Galerie Boa constrictor occidentalis

Boa c. occidentalis Argentine boa

Distribution area: Argentina, Paraguay

Estimated average length of mature females: 3 m (9.8 ft)

Taxonomic status: Subspecies recognized by the CITES convention



Boa constrictor occidentalis information | Argentinean boa information | purebred Boa c. occidentalis | Boa c. occidentalis breeders | Boa c. occidentalis housing | Argentine boa size | Argentine boa breeding

Boa c. occidentalis - Argentinian Boa

The argentinian Boa has a dark-brown to black shade, which is in contrast to the bright scales that build the boa pattern. This boa can reach a length of ten feet and more in captivity too.

Not all  Boa c. occidentalis look attractive. Black specimens with a high rate of white, and a distinctive contrast are a treat for the eyes.

Incidentally, in our experience the Argentinean boa is fundamentally more active than the other subspecies of Boa constrictor.

The Argentine boa is the only one subspecies of Boa constrictor that is registered in the appendix I of the CITES. That means, that it is threatened by extinction. Therefore, a special permit is needed for commercialization.

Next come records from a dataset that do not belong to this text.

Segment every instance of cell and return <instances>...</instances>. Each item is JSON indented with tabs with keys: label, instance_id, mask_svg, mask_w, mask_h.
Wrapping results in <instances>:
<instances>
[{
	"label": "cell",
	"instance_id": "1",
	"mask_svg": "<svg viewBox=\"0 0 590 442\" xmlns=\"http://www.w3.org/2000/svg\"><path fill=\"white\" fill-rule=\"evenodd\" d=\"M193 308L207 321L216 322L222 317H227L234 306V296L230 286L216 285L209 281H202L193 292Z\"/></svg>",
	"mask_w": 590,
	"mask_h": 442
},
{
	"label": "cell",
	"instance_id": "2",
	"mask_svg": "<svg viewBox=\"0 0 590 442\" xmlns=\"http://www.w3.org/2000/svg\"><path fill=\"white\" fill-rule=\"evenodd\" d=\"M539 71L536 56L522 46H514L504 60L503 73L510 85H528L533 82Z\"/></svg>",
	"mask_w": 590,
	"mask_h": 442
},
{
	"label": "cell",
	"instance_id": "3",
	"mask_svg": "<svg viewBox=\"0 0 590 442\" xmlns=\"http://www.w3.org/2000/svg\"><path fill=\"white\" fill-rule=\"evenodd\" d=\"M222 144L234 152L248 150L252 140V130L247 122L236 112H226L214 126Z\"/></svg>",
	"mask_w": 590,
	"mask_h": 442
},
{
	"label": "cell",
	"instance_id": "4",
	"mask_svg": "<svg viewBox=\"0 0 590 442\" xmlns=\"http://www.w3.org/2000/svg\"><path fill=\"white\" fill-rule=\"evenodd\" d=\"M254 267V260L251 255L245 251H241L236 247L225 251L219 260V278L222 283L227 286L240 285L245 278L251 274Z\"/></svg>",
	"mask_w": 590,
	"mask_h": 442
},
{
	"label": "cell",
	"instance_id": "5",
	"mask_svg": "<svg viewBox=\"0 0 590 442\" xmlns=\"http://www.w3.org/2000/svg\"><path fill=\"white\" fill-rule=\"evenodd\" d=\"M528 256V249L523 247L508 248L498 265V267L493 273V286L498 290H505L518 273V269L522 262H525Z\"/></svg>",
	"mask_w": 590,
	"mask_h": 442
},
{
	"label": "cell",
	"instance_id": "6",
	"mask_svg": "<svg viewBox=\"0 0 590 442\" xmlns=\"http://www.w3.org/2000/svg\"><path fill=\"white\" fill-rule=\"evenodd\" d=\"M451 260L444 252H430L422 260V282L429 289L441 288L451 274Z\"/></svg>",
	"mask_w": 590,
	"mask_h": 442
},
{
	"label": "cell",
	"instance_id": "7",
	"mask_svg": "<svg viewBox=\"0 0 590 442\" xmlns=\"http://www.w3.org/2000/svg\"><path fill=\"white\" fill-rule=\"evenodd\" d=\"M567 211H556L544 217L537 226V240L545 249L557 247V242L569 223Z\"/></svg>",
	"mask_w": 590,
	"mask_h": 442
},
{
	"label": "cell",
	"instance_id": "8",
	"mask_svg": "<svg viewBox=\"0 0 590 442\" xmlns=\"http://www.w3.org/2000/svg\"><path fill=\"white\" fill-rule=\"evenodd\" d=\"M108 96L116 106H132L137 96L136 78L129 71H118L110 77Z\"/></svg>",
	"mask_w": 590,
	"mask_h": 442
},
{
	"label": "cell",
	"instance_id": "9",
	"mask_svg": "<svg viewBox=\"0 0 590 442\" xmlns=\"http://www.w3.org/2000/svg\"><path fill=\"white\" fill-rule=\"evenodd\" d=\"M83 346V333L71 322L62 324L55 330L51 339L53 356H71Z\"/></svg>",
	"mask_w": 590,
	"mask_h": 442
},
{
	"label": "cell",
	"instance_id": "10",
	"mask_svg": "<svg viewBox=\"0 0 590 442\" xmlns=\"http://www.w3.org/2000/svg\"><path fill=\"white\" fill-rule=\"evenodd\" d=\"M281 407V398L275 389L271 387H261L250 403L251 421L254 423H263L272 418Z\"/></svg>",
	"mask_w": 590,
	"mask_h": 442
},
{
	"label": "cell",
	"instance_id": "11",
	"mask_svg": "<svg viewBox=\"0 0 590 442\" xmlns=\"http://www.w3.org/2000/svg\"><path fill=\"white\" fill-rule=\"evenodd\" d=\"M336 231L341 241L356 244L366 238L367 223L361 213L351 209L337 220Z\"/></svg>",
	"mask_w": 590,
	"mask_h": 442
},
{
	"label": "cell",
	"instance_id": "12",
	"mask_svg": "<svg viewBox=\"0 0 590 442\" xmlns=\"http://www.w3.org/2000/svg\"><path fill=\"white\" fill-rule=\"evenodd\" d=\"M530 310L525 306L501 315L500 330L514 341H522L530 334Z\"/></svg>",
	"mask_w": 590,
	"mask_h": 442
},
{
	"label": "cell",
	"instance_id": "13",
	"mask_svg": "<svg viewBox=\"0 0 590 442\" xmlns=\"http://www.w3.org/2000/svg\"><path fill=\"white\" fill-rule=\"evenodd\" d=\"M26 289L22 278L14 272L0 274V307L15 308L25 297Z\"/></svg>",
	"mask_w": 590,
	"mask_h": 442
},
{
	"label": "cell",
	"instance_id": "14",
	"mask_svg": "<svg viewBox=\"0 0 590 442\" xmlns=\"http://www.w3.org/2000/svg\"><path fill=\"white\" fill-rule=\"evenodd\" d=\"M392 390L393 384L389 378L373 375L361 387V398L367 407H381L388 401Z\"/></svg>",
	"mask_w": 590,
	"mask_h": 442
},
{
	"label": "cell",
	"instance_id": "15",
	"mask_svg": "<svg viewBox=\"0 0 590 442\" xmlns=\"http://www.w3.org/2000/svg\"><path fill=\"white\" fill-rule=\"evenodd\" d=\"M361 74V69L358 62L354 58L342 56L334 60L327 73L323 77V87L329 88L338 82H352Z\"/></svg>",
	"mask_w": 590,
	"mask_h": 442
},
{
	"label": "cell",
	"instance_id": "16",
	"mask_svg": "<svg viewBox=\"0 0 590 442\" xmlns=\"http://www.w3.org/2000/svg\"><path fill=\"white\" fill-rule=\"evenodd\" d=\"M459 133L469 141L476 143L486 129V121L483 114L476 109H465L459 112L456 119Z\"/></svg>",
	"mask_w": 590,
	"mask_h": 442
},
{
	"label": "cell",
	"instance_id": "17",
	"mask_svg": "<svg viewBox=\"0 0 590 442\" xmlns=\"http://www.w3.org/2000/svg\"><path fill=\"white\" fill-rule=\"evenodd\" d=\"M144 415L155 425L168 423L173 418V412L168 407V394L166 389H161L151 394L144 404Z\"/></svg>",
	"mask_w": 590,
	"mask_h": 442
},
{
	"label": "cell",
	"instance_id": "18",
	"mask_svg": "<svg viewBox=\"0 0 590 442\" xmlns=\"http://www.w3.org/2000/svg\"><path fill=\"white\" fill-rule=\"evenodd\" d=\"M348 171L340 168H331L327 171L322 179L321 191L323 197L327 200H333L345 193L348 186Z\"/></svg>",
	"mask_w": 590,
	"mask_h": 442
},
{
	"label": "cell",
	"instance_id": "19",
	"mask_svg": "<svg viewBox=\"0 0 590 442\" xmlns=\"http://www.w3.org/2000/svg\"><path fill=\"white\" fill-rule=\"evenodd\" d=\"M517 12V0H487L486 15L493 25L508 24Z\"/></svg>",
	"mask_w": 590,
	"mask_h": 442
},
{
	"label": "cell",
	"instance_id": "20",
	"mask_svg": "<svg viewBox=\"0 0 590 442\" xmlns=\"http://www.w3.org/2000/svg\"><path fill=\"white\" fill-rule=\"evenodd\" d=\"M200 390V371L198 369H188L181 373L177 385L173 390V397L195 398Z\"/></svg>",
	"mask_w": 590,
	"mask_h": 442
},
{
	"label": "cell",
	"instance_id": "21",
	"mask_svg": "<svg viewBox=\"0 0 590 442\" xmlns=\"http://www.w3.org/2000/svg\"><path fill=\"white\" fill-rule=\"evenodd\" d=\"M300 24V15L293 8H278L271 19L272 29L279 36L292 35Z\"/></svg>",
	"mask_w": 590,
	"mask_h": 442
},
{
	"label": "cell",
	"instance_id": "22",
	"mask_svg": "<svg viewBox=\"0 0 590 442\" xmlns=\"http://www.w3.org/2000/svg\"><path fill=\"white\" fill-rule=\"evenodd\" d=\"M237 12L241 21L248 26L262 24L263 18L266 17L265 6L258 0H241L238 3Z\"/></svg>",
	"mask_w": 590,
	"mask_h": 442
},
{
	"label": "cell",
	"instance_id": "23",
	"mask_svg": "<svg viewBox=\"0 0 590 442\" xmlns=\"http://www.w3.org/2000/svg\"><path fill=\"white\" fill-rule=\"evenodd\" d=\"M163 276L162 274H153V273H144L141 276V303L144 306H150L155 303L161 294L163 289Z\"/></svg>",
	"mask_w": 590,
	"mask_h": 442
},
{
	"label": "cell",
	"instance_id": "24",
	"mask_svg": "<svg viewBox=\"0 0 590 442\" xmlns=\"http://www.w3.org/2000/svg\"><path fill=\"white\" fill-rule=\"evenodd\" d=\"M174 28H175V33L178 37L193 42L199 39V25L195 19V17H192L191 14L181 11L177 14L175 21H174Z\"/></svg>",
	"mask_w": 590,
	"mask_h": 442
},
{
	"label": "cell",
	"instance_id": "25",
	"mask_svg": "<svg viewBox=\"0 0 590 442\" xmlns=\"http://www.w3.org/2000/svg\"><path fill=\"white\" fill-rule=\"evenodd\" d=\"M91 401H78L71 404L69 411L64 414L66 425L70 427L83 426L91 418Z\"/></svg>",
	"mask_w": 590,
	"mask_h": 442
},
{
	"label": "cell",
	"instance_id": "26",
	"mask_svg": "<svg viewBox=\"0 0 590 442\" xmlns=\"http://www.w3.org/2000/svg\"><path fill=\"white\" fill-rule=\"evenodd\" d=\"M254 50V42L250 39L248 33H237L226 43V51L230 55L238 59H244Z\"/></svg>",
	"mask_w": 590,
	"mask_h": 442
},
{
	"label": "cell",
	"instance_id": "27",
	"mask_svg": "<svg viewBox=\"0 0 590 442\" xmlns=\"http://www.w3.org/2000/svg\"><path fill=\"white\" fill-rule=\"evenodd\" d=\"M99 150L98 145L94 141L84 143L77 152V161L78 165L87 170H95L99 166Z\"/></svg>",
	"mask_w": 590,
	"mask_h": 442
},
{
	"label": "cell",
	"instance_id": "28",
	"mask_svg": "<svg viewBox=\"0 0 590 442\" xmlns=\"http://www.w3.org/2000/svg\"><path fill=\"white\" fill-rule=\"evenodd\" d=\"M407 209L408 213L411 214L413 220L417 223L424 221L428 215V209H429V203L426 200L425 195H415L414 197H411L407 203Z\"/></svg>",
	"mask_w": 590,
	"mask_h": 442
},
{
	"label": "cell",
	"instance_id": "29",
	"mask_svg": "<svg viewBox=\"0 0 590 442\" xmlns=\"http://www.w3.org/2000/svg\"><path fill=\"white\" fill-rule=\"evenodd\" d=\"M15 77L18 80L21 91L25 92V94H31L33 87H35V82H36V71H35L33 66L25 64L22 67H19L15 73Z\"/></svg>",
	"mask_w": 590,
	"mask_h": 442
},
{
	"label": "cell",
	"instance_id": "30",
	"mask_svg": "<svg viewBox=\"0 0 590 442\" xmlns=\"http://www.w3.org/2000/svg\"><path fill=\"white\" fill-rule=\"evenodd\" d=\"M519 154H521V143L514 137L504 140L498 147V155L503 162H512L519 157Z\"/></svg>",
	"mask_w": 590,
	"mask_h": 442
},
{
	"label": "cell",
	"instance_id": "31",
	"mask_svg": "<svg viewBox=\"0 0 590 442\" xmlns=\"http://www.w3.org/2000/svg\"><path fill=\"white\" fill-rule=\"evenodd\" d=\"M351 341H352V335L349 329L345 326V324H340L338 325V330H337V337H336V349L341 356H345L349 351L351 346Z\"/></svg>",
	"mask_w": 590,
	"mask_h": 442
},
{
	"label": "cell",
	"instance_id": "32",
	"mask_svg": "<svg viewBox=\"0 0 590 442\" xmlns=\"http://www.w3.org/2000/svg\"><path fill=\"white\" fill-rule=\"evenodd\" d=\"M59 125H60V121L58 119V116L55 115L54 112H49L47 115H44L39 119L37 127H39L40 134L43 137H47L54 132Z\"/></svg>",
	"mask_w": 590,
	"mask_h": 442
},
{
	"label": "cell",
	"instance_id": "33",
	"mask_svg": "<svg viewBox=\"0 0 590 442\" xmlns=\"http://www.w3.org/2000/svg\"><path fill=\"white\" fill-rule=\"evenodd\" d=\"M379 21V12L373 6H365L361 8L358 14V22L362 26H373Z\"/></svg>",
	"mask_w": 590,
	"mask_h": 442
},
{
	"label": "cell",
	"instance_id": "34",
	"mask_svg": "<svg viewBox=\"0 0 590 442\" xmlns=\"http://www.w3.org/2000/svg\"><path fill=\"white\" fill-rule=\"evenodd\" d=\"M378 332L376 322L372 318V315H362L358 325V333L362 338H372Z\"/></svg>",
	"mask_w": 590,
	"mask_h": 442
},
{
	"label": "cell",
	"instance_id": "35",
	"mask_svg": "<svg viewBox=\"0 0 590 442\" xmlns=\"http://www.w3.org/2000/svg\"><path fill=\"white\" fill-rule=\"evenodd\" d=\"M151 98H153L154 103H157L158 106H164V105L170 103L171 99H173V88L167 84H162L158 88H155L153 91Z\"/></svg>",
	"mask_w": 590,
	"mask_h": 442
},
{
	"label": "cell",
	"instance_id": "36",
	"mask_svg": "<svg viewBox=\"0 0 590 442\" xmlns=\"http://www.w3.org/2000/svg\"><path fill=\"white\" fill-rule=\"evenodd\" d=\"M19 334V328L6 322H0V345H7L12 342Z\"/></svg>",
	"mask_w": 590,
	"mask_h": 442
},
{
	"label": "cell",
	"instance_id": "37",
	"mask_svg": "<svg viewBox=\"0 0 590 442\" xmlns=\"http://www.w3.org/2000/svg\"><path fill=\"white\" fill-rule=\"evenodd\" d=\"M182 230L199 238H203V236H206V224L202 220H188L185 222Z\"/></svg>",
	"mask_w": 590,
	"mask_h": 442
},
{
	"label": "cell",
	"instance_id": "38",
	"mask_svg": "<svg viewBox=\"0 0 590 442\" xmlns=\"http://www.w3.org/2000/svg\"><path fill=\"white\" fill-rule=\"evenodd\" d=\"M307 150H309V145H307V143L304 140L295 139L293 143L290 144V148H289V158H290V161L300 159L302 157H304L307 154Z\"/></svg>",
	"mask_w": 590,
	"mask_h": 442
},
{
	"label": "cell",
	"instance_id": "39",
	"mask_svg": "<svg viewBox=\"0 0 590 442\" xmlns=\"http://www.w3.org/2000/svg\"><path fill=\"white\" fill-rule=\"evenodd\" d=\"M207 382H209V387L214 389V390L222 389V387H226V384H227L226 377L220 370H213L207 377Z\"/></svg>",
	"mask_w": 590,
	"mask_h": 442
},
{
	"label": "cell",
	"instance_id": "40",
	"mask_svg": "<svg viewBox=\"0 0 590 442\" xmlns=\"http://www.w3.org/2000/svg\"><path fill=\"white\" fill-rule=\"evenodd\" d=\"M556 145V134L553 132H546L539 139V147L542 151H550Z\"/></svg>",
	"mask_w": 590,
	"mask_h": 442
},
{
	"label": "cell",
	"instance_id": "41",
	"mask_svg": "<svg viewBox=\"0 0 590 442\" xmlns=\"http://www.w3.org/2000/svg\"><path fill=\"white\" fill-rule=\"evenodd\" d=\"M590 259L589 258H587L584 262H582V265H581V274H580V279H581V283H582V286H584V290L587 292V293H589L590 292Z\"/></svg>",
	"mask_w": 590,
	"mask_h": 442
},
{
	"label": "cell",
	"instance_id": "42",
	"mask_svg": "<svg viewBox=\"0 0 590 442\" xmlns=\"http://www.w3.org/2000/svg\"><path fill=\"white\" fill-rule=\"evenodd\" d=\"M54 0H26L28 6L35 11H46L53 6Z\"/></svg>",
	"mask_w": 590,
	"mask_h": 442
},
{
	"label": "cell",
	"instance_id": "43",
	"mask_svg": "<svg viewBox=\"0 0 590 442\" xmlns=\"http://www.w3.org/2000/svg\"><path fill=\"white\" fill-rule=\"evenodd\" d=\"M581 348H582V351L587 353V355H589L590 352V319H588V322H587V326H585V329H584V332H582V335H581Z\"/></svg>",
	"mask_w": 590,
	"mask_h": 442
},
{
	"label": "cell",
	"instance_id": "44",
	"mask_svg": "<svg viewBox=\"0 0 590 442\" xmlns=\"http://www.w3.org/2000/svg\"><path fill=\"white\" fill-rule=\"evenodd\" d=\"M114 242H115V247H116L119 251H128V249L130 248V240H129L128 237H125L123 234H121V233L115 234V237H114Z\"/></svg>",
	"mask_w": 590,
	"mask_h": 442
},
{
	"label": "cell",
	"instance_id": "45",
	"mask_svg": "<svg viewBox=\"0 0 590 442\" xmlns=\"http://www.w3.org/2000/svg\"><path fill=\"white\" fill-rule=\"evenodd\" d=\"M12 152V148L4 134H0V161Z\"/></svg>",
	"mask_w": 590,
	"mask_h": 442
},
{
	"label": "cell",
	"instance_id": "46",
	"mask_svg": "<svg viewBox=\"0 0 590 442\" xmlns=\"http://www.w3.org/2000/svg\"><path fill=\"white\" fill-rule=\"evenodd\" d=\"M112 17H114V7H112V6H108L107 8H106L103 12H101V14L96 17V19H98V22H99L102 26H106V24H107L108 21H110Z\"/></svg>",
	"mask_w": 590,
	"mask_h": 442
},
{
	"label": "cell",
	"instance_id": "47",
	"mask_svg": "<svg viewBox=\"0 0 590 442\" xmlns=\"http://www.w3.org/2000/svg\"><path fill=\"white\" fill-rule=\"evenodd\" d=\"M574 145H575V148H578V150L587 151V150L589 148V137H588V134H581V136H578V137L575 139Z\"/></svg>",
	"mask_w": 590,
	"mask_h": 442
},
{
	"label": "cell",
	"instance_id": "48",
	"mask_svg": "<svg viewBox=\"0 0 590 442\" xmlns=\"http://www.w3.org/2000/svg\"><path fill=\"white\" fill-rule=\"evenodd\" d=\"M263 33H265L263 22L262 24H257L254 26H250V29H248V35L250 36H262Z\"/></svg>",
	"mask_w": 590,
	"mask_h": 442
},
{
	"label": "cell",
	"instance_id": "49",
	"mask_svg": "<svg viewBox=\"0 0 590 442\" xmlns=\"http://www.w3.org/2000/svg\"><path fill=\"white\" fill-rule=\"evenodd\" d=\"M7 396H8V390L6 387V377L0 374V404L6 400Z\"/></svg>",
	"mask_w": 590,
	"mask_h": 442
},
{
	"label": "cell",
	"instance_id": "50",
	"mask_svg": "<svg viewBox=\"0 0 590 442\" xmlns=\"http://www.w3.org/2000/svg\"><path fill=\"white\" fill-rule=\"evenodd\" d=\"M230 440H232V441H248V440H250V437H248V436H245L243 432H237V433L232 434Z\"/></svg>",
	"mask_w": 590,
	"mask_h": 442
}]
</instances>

Almost 80 per cent of the Argentine rainforest has been cut down during the past 90 years. In 2002 only 330.000 Square kilometers (127.414 Square miles) of initial 1.060.000 Square kilometers (409.268 Square miles) in 1914 still exist, according to a study that was recently published by the Argentine Authority of Environment in Buenos Aires.

The loss equals more than the double size of Germany. The reasons are the expansion of agriculture and cattle breeding as well as the deforestation by the timber industry, according to the study.

Source: Landshut Newspaper, edition 1st of March, 2003

Therefore it is no wondor that the Argentine Boas is in immediate danger of extinction.

Considering the dimensions of this veritable ecocide, it appears more than justified that the Argentine boa has been included into Appendix I of the CITES convention to warrant its strict protection.

Obligatory marking is a side effect of this status. It can be affected by the implantation of a transponder (‘chipping’) or by photographic documentation. This procedure is certainly well-meant, and it has proven its worth in most other endangered animals, but as far as Boa c. occidentalis is concerned, its consequences have turned out to be rather counterproductive. Until the late 1990s, the Argentine boa has been bred quite frequently both in Europe and in the USA. Its private husbandry thus did not give the slightest indication that this species was endangered. This situation abruptly changed in Europe when obligatory marking was introduced on 1st January 2001 as the repercussions of this measure on the breeders’ motivation are far from positive.

If such a keeper is made happy with a litter of - let us say twenty - young by one of his female Boa c. occidentalis, he has no alternative but to keep all of them separately - a ‘blessing’ due to obligatory marking. Otherwise, it would be rather difficult to assign the respective CITES documents accompanied by a photo if one of the animals happens to be sold. A propos photos: They must show specific characteristics of the illustrated animals if they are to meet the requests of the authorities. As a consequence, photographic documentation frequently develops into a torture - both for keepers and baby snakes.

As matters stand, it is not surprising that most breeders of Boa c. occidentalis were soon fed up and turned themselves to other subspecies which did not require obligatory marking. Consequently, Argentine boas have become a scarce commodity again, and some lovers of Boa constrictor are looking despairingly, and without success, for this variety once again. In this way, obligatory marking has turned out to be counterproductive. Therefore, the old saying applies: Well-meant measures are often far from being well-considered.